Detail map of Mitte, Nürnberg, Bayern, Germany Overview map of Mitte, Nürnberg, Bayern, Germany

A: Mitte, Nürnberg, Bayern, Germany

Albrecht Dürer Expounds the Aesthetic Anatomy of Human Proportion

1528
From the Internet Archive, reproducing a copy in the Glasgow Institute of Art Library.

From the Internet Archive, reproducing a copy in the Glasgow Institute of Art Library.

A few months after his death, Vier Bücher von menschlicher Proportion by German artist Albrecht Dürer was published in Nuremberg in 1528. This work, written, illustrated and designed by Dürer, with woodcuts on virtually every page, was the first book to discuss the problems of comparative and differential anthropometry. In his study of the subject Dürer was influenced by the classic aesthetic treatises of Villard de Honnecourt, Vitruvius, Alberti and da Vinci; however, Dürer’s study of the different human physiques—fat, thin, tall, short, baby, child and adult —was entirely original.

Unlike his Italian contemporary, Leonardo da Vinci, who published nothing and obscured his manuscripts through mirror-writing, Dürer lived and worked in the world of printing and engraving. The son of a goldsmith, Durer’s godfather was Anton Koberger, who left goldsmithing to become the leading printer and publisher in Nuremberg. At the age of 15 Dürer was apprenticed to the leading artist in Nuremberg, Michael Wolgemut, whose workshop produced a large quantity of woodcuts. Throughout his career Dürer embraced the latest and best reproduction techniques, and may have derived more income from the sale of engravings and woodcuts than from painting.
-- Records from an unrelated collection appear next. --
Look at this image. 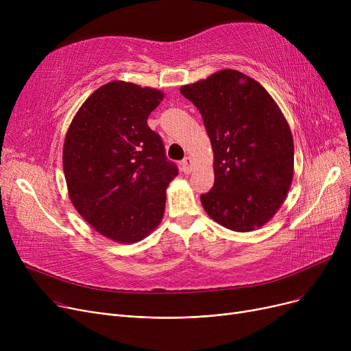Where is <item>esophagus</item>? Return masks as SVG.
I'll use <instances>...</instances> for the list:
<instances>
[{
    "label": "esophagus",
    "instance_id": "34e87169",
    "mask_svg": "<svg viewBox=\"0 0 351 351\" xmlns=\"http://www.w3.org/2000/svg\"><path fill=\"white\" fill-rule=\"evenodd\" d=\"M182 169L185 173H189L192 171V159L189 156H186L182 160Z\"/></svg>",
    "mask_w": 351,
    "mask_h": 351
}]
</instances>
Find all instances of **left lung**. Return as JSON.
<instances>
[{
	"mask_svg": "<svg viewBox=\"0 0 351 351\" xmlns=\"http://www.w3.org/2000/svg\"><path fill=\"white\" fill-rule=\"evenodd\" d=\"M180 94L199 109L213 147L215 183L200 196L206 213L234 232L263 226L293 179V138L278 104L233 69L182 86Z\"/></svg>",
	"mask_w": 351,
	"mask_h": 351,
	"instance_id": "1",
	"label": "left lung"
}]
</instances>
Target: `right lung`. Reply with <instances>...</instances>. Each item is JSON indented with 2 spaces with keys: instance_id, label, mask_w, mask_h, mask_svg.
<instances>
[{
  "instance_id": "right-lung-1",
  "label": "right lung",
  "mask_w": 351,
  "mask_h": 351,
  "mask_svg": "<svg viewBox=\"0 0 351 351\" xmlns=\"http://www.w3.org/2000/svg\"><path fill=\"white\" fill-rule=\"evenodd\" d=\"M158 89L114 81L98 88L73 117L62 163L72 205L105 237L135 243L162 220L165 191L178 175L147 117Z\"/></svg>"
}]
</instances>
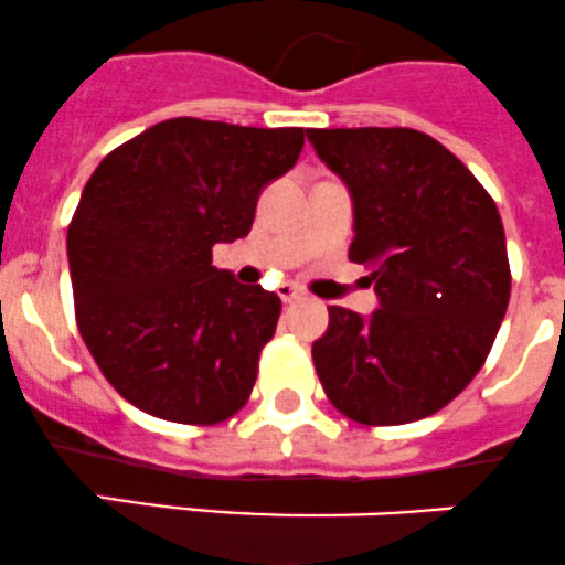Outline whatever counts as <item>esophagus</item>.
Here are the masks:
<instances>
[{
    "label": "esophagus",
    "instance_id": "1",
    "mask_svg": "<svg viewBox=\"0 0 565 565\" xmlns=\"http://www.w3.org/2000/svg\"><path fill=\"white\" fill-rule=\"evenodd\" d=\"M278 295H281L284 303H292V300H298L303 292H300L295 284H281V287H278Z\"/></svg>",
    "mask_w": 565,
    "mask_h": 565
}]
</instances>
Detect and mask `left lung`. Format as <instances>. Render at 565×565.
Instances as JSON below:
<instances>
[{"label": "left lung", "instance_id": "1", "mask_svg": "<svg viewBox=\"0 0 565 565\" xmlns=\"http://www.w3.org/2000/svg\"><path fill=\"white\" fill-rule=\"evenodd\" d=\"M353 201L350 259L372 315L331 306L311 344L328 399L361 425L445 408L478 375L511 298L505 228L456 154L416 129H306Z\"/></svg>", "mask_w": 565, "mask_h": 565}]
</instances>
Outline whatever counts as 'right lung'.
<instances>
[{"instance_id": "obj_1", "label": "right lung", "mask_w": 565, "mask_h": 565, "mask_svg": "<svg viewBox=\"0 0 565 565\" xmlns=\"http://www.w3.org/2000/svg\"><path fill=\"white\" fill-rule=\"evenodd\" d=\"M303 129L171 118L104 157L68 226L76 326L115 392L151 416L215 425L254 388L281 298L212 265L250 232Z\"/></svg>"}]
</instances>
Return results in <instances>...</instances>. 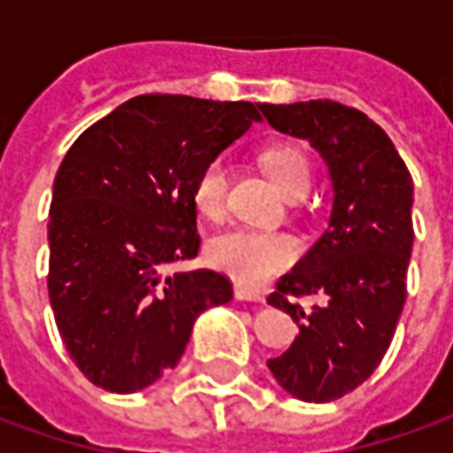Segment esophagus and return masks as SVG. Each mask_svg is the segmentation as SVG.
Instances as JSON below:
<instances>
[{"label": "esophagus", "mask_w": 453, "mask_h": 453, "mask_svg": "<svg viewBox=\"0 0 453 453\" xmlns=\"http://www.w3.org/2000/svg\"><path fill=\"white\" fill-rule=\"evenodd\" d=\"M235 298L237 301H255V303H265V296L255 291V288H247V286L237 284L235 286Z\"/></svg>", "instance_id": "1"}]
</instances>
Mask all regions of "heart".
Wrapping results in <instances>:
<instances>
[{
	"label": "heart",
	"mask_w": 453,
	"mask_h": 453,
	"mask_svg": "<svg viewBox=\"0 0 453 453\" xmlns=\"http://www.w3.org/2000/svg\"><path fill=\"white\" fill-rule=\"evenodd\" d=\"M266 174L284 196H298L311 187L308 159L296 145H272L262 152ZM227 165L223 157L208 162L194 181V203L203 216H220L226 208ZM208 257L213 266L245 286L265 284L298 257V242L288 233L255 230V227H230L211 240Z\"/></svg>",
	"instance_id": "heart-1"
}]
</instances>
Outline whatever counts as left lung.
I'll return each instance as SVG.
<instances>
[{
    "label": "left lung",
    "instance_id": "1",
    "mask_svg": "<svg viewBox=\"0 0 453 453\" xmlns=\"http://www.w3.org/2000/svg\"><path fill=\"white\" fill-rule=\"evenodd\" d=\"M259 111L279 133L308 140L333 181L325 233L266 298L298 325L269 371L294 398L330 403L369 379L395 334L415 240L412 177L383 128L351 106L315 99ZM291 295L326 303L303 311Z\"/></svg>",
    "mask_w": 453,
    "mask_h": 453
}]
</instances>
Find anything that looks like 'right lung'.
Returning <instances> with one entry per match:
<instances>
[{
  "label": "right lung",
  "mask_w": 453,
  "mask_h": 453,
  "mask_svg": "<svg viewBox=\"0 0 453 453\" xmlns=\"http://www.w3.org/2000/svg\"><path fill=\"white\" fill-rule=\"evenodd\" d=\"M262 120L255 104L145 94L96 120L55 174L48 296L65 347L94 386L135 393L174 369L196 318L233 298L194 259V181Z\"/></svg>",
  "instance_id": "right-lung-1"
}]
</instances>
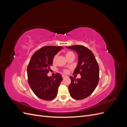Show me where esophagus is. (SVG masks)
Masks as SVG:
<instances>
[{"instance_id": "34e87169", "label": "esophagus", "mask_w": 127, "mask_h": 127, "mask_svg": "<svg viewBox=\"0 0 127 127\" xmlns=\"http://www.w3.org/2000/svg\"><path fill=\"white\" fill-rule=\"evenodd\" d=\"M63 78L64 79V78H66V77H67V76H66V75H63Z\"/></svg>"}]
</instances>
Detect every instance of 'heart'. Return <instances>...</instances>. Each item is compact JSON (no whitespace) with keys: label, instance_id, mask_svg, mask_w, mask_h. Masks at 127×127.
Masks as SVG:
<instances>
[{"label":"heart","instance_id":"heart-1","mask_svg":"<svg viewBox=\"0 0 127 127\" xmlns=\"http://www.w3.org/2000/svg\"><path fill=\"white\" fill-rule=\"evenodd\" d=\"M72 55H74V53H73L71 51H67L66 53H65V56H66L67 58L68 57H70V56H72ZM57 56L56 55L54 57V58H53V61H55V60H56V59L57 58ZM64 72H67V70H64Z\"/></svg>","mask_w":127,"mask_h":127}]
</instances>
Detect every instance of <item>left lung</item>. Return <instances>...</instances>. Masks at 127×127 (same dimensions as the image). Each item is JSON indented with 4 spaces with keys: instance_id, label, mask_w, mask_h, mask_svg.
<instances>
[{
    "instance_id": "obj_1",
    "label": "left lung",
    "mask_w": 127,
    "mask_h": 127,
    "mask_svg": "<svg viewBox=\"0 0 127 127\" xmlns=\"http://www.w3.org/2000/svg\"><path fill=\"white\" fill-rule=\"evenodd\" d=\"M67 48L75 50L78 55V64L74 74H79L81 78L70 77L71 83L68 86L71 96L83 99L90 96L96 87L99 80V67L92 52L83 45H75Z\"/></svg>"
}]
</instances>
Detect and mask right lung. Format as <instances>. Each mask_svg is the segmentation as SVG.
<instances>
[{
    "label": "right lung",
    "instance_id": "1",
    "mask_svg": "<svg viewBox=\"0 0 127 127\" xmlns=\"http://www.w3.org/2000/svg\"><path fill=\"white\" fill-rule=\"evenodd\" d=\"M63 48L61 46H47L38 50L33 55L27 68L28 82L33 93L45 101L54 99L62 81L61 75L48 76L55 56Z\"/></svg>",
    "mask_w": 127,
    "mask_h": 127
}]
</instances>
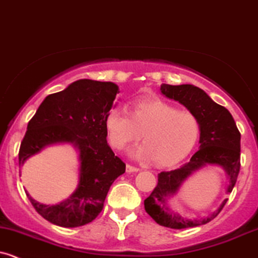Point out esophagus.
Returning <instances> with one entry per match:
<instances>
[{"label": "esophagus", "mask_w": 258, "mask_h": 258, "mask_svg": "<svg viewBox=\"0 0 258 258\" xmlns=\"http://www.w3.org/2000/svg\"><path fill=\"white\" fill-rule=\"evenodd\" d=\"M138 170H140V168L134 167V165H131V164H127V165H126V172H127V173L138 172Z\"/></svg>", "instance_id": "1"}]
</instances>
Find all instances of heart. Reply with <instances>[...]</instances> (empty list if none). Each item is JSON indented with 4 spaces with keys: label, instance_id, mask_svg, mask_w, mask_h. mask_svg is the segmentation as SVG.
<instances>
[{
    "label": "heart",
    "instance_id": "heart-1",
    "mask_svg": "<svg viewBox=\"0 0 258 258\" xmlns=\"http://www.w3.org/2000/svg\"><path fill=\"white\" fill-rule=\"evenodd\" d=\"M108 140L123 150L142 137L146 142L131 151L135 158L170 167L183 161L197 143L200 123L189 111H179L158 97H143L132 104V112L117 105L105 118Z\"/></svg>",
    "mask_w": 258,
    "mask_h": 258
}]
</instances>
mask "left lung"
<instances>
[{"mask_svg":"<svg viewBox=\"0 0 258 258\" xmlns=\"http://www.w3.org/2000/svg\"><path fill=\"white\" fill-rule=\"evenodd\" d=\"M161 93L168 99L184 105L200 123L199 151L180 168L158 174V184L145 200V209L157 224L170 229H186L208 224L218 216L226 204L225 199L218 210L200 219H186L174 213L169 205L181 184L194 172L207 165H219L227 175L226 193H231L240 172V141L234 117L227 108L216 104L204 90L190 84L168 85L162 84Z\"/></svg>","mask_w":258,"mask_h":258,"instance_id":"left-lung-1","label":"left lung"}]
</instances>
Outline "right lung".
<instances>
[{
    "label": "right lung",
    "instance_id": "add662e5",
    "mask_svg": "<svg viewBox=\"0 0 258 258\" xmlns=\"http://www.w3.org/2000/svg\"><path fill=\"white\" fill-rule=\"evenodd\" d=\"M120 91L111 81L80 79L43 100L27 126L21 143L20 165L43 148L70 143L79 153V183L68 199L55 205L27 197L39 215L61 227L89 224L101 213L111 184L126 164L107 145L105 118Z\"/></svg>",
    "mask_w": 258,
    "mask_h": 258
}]
</instances>
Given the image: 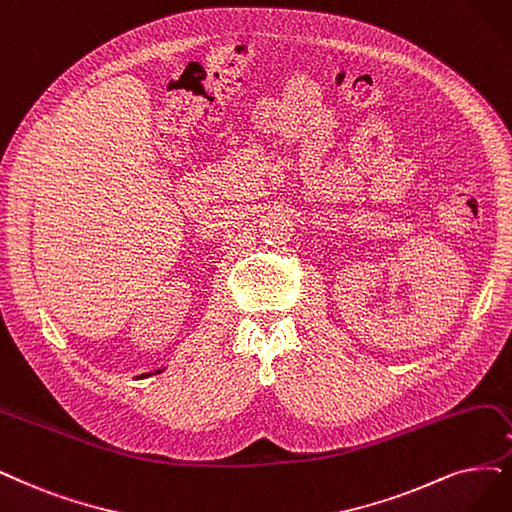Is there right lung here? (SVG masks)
Instances as JSON below:
<instances>
[{
  "mask_svg": "<svg viewBox=\"0 0 512 512\" xmlns=\"http://www.w3.org/2000/svg\"><path fill=\"white\" fill-rule=\"evenodd\" d=\"M156 373H160V371H156ZM145 375H147V373H145Z\"/></svg>",
  "mask_w": 512,
  "mask_h": 512,
  "instance_id": "right-lung-1",
  "label": "right lung"
}]
</instances>
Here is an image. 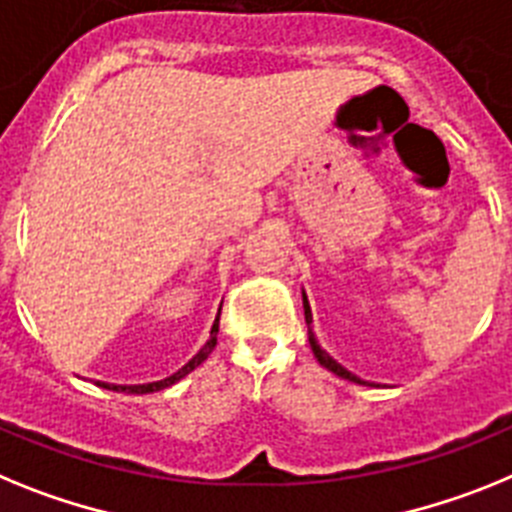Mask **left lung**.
Listing matches in <instances>:
<instances>
[{
	"label": "left lung",
	"mask_w": 512,
	"mask_h": 512,
	"mask_svg": "<svg viewBox=\"0 0 512 512\" xmlns=\"http://www.w3.org/2000/svg\"><path fill=\"white\" fill-rule=\"evenodd\" d=\"M301 301H304V317H306V324H309V345H311V353H314V358H317V361H319V366H324V368H327V371H332V373H335V376H340V379L353 381V384L376 386V384H368V381H363L361 376H355V373L348 371V368H345V366H340V363H337L335 358H332V355L327 353V350H324L322 345H319L317 337H314V332H311V306H309V299H306V291H304V288H301Z\"/></svg>",
	"instance_id": "8db88e82"
}]
</instances>
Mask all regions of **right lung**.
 <instances>
[{
  "instance_id": "1",
  "label": "right lung",
  "mask_w": 512,
  "mask_h": 512,
  "mask_svg": "<svg viewBox=\"0 0 512 512\" xmlns=\"http://www.w3.org/2000/svg\"><path fill=\"white\" fill-rule=\"evenodd\" d=\"M219 317H221V306H219V314H216V319H213V324H211V337L206 340V345H203V348L198 350V353H195L188 363H185V366L177 368L172 376H167V379L149 381V384H108V381H97V386H102V389H110V391H123V394H154V391L170 389L172 384H177V381L185 379V376H188L193 368L201 366L208 355L213 353V348H216V335H219Z\"/></svg>"
}]
</instances>
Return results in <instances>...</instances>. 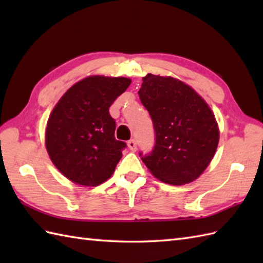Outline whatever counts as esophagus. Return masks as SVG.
Wrapping results in <instances>:
<instances>
[{
  "mask_svg": "<svg viewBox=\"0 0 263 263\" xmlns=\"http://www.w3.org/2000/svg\"><path fill=\"white\" fill-rule=\"evenodd\" d=\"M127 147H128V149L131 150V152H136V150H137V142H136L135 139H131V140L127 141Z\"/></svg>",
  "mask_w": 263,
  "mask_h": 263,
  "instance_id": "34e87169",
  "label": "esophagus"
}]
</instances>
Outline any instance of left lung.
<instances>
[{
	"instance_id": "1",
	"label": "left lung",
	"mask_w": 263,
	"mask_h": 263,
	"mask_svg": "<svg viewBox=\"0 0 263 263\" xmlns=\"http://www.w3.org/2000/svg\"><path fill=\"white\" fill-rule=\"evenodd\" d=\"M139 97L154 123L153 152L140 157L152 174L173 185L193 182L208 167L219 141L215 115L203 98L172 77L148 73Z\"/></svg>"
}]
</instances>
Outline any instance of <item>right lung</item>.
I'll return each instance as SVG.
<instances>
[{
    "label": "right lung",
    "instance_id": "obj_1",
    "mask_svg": "<svg viewBox=\"0 0 263 263\" xmlns=\"http://www.w3.org/2000/svg\"><path fill=\"white\" fill-rule=\"evenodd\" d=\"M130 83L122 77H88L72 86L52 110L46 149L70 181L96 186L114 173L126 143L115 139L116 123L108 109Z\"/></svg>",
    "mask_w": 263,
    "mask_h": 263
}]
</instances>
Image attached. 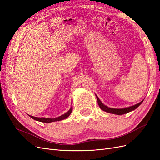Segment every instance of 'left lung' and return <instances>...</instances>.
Here are the masks:
<instances>
[{"label": "left lung", "mask_w": 160, "mask_h": 160, "mask_svg": "<svg viewBox=\"0 0 160 160\" xmlns=\"http://www.w3.org/2000/svg\"><path fill=\"white\" fill-rule=\"evenodd\" d=\"M97 97V99H98V103L99 105L100 108L106 111V112L108 113H113V114H116V115H123V114H125V113H129L130 112V111H132L134 109H135L136 108H138L139 106L142 104V103L143 102V101H141V102L135 105H133V106H131V107H129V108H123V109H113V108H108L107 107V106H105V105H103L102 103H101V101L99 100V99L98 98V96Z\"/></svg>", "instance_id": "1"}]
</instances>
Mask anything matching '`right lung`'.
I'll list each match as a JSON object with an SVG mask.
<instances>
[{
    "label": "right lung",
    "instance_id": "obj_1",
    "mask_svg": "<svg viewBox=\"0 0 160 160\" xmlns=\"http://www.w3.org/2000/svg\"><path fill=\"white\" fill-rule=\"evenodd\" d=\"M72 107L71 108V109L67 111V112L63 115H62L59 117L56 118H35V117H33L32 115H29L31 118H32L33 119L38 121V122H44V123H51V122H57V121H61L62 119H65L66 118H67L70 115V114L72 112Z\"/></svg>",
    "mask_w": 160,
    "mask_h": 160
}]
</instances>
Toward the end of his life Dürer wrote and illustrated three treatises which he also designed for the press. These included a treatise on fortification, a treatise on mensuration which introduced to Northern Europe techniques of perspective and mathematical proportion in drawing, painting, architecture and letter forms, which Dürer learned in Italy, and a work on the proportion of the human body. The last work, issued shortly after Dürer’s death, was the first work to discuss the problems of comparative and differential anthropometry. Because Dürer copied one of Leonardo’s anatomical drawings of the upper limb into his Dresden Sketchbook we know that on one of his visits to Italy Dürer must have viewed at least some of Leonardo’s anatomical drawings. However, unlike Leonardo who explored both the surface and the interior of the human body, Dürer appears to have limited his interest in the human figure to the surface.

Dürer held that the essence of true form was the primary mathematical figure (e.g., straight line, circle, curve, conic section) constructed arithmetically or geometrically, and made beautiful by the application of a canon of proportion. However, he was also convinced that beauty of form was a relative and not an absolute quality; thus the purpose of his system of anthropometry was to provide the artist with the means to delineate, on the basis of sheer measurement, all possible types of human figures. The first two books of Dürer's work deal with the proper proportions of fat, medium and thin adult figures, as well as those of infants. The third book discusses the changing of proportions according to mathematical rules, applying these rules to both figures and faces. The fourth book treats of the movement of bodies in space, and is of the greatest mathematical interest, as it presents, for the first time, many new, intricate and difficult considerations of descriptive spatial geometry. The whole work is profusely illustrated with Dürer's woodcut diagrams of figures. Choulant states that these include "the first attempts to represent shades and shadows in wood engraving by means of cross-hatching" (p. 145).

Like the Underweysung der Messung (1525), Dürer dedicated his book on human proportion to his friend, the humanist Willibald Pirckheimer. Pirckheimer provided a preface describing Dürer's debt to the Italians, alluding to Dürer’s visits to Giovanni Bellini and Andrea Mantegna, and explaining Dürer’s influence on Italian and European art.

Remarkably about 1500 pages of manuscripts by Dürer survive in Dresden, London, Nuremberg and Berlin. These include the manuscript for Book One of the Four Books on Human Proportion. Its pages number 1-89 and on the first page is written:

"1523 at Nuremberg, this is Albrecht Dürer's first book, written by himself. This book I improved and handed to the printer in 1528. Albrecht Dürer."

The so-called Dresden Sketchbook, with 170 pages of drawings, also includes a large  number of preparatory drawings for the treatise on human proportion. Dürer's Sketchbook was published as The Human Figure by Albrecht Dürer. The Complete Dresden Sketchbook. Edited, with an Introduction, Translations and Commentary by Walter L. Strauss (1972). Panofsky, Life and Art of Albrecht Dürer (1943), chapter on "Durer as a Theorist of Art."